Budget 2020 has not increased the allocation for NMHP, even though the total healthcare budget saw a 7 per cent increase. “The budget allocated for mental health is 0.05 per cent of the total healthcare budget. The average percentage of the total healthcare budget allocated to mental health in developed countries is at least 5 per cent," said Dr Mundada.
The conservative annual estimated cost on the government to implement the Mental Healthcare Act, 2017 would be Rs 94,073 crore, according to a study by the Indian Journal of Psychiatry . However, the actual current spending is not even a fraction of the figure.
The MHCA (Mental Health Care Act) guarantees every affected person access to mental healthcare and treatment from services run or funded by the government, and the government shall make sufficient provisions as may be necessary, for a range of services required.
One of its main objectives is also to make inclusion and rehabilitation of mentally ill persons into the society and elimination of the stigma attached to mental illness. Dr Devraj Sinha expressed the system's attitude towards mental health by citing an example. If the cardiology department, for instance, asks for funds for a transplant, they get cleared the next day. However, if the psychiatry department asks even for medication, that does not fall under the ambit of the free medication provided by the government and there is no response for days. “How will the patient afford this medication, the treatment then gets stuck.”

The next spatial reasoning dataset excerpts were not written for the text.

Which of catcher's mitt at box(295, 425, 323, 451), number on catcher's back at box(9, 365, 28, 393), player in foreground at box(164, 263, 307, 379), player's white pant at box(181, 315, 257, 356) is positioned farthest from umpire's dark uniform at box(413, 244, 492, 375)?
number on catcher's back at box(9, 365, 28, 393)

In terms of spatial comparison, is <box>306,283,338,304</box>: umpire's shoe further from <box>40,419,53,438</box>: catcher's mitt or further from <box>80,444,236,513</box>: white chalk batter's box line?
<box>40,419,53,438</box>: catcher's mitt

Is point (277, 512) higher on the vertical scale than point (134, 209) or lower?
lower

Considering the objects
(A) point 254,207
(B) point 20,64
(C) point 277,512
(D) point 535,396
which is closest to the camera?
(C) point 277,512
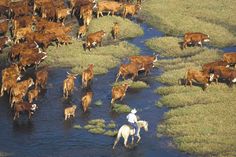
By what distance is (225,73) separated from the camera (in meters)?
25.8

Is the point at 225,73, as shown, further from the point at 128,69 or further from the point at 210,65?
the point at 128,69

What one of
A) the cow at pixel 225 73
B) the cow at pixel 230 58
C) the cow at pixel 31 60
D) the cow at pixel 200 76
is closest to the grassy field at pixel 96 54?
the cow at pixel 31 60

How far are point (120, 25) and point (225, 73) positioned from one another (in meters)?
11.4

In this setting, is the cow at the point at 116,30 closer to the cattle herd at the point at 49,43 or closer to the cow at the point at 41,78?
the cattle herd at the point at 49,43

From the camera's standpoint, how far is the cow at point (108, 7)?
36.4m

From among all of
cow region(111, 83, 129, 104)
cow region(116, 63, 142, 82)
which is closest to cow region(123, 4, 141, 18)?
cow region(116, 63, 142, 82)

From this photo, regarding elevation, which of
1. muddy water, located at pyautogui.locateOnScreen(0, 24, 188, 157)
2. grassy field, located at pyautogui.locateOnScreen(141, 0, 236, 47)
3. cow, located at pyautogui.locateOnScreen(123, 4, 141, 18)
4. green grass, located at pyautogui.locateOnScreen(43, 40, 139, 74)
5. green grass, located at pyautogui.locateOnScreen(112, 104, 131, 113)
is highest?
cow, located at pyautogui.locateOnScreen(123, 4, 141, 18)

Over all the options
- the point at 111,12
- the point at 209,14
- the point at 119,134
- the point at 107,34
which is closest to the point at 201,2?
the point at 209,14

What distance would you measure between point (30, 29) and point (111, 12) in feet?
25.8

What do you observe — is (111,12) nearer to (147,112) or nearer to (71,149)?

There is a lack of awareness of mental health related issues in India. According to a study, only two out of every 10 affected people actually seek medical help. "There is a shortage of doctors for the already affected patients; to expect trained paramedical staff and social workers to spread awareness and provide counselling seems far-fetched," said Dr Sinha. The sensitisation of patients and their families to the mental condition also requires trained human resources.

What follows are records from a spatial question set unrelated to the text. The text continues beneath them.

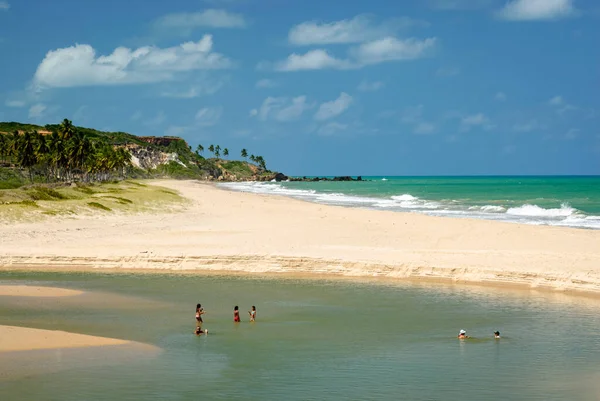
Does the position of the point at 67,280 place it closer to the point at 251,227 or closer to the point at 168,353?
the point at 168,353

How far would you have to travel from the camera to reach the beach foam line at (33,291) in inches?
1091

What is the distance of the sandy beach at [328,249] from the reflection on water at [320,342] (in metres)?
2.34

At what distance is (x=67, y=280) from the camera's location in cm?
3158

“The most common mental health and related issues like depression, anxiety and addiction are the highest contributors to productivity loss. It might not cause immediate death but it leads to morbidity,” said Dr Mundada. A person having mental health conditions may not be fit or able to get employment, which ultimately leads to productivity loss. The cost incurred by the government due to such productivity loss is actually more than it would have to spend to kickstart the mental health sector, according to an Indian Journal of Psychiatry study.

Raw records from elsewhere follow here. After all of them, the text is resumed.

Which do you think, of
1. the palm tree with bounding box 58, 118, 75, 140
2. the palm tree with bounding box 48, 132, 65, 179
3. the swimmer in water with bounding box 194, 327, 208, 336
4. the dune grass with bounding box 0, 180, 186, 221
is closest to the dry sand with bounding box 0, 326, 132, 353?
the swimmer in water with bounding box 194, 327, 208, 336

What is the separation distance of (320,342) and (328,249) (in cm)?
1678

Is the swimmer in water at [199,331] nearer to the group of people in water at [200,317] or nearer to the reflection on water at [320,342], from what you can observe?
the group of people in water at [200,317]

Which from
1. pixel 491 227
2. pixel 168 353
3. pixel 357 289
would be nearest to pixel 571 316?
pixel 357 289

Due to the gap in the Budget allocation and the actual spending on the sector, the fundamental issues related to improving mental health in a the country are overshadowed by the immediate measures to solve the problem. Where there should be counselling and sensitisation as the first steps, medication is used; this is due to the lack of mental health professionals to carry out these tasks.
“A change of attitude towards mental health, an investment push, government backed awareness campaigns, primary mental health treatment in government’s wellness centres and sanctioning of more psychiatry seats in government colleges are some of the immediate steps that can be taken to start solving the issue,” said Dr Mundada.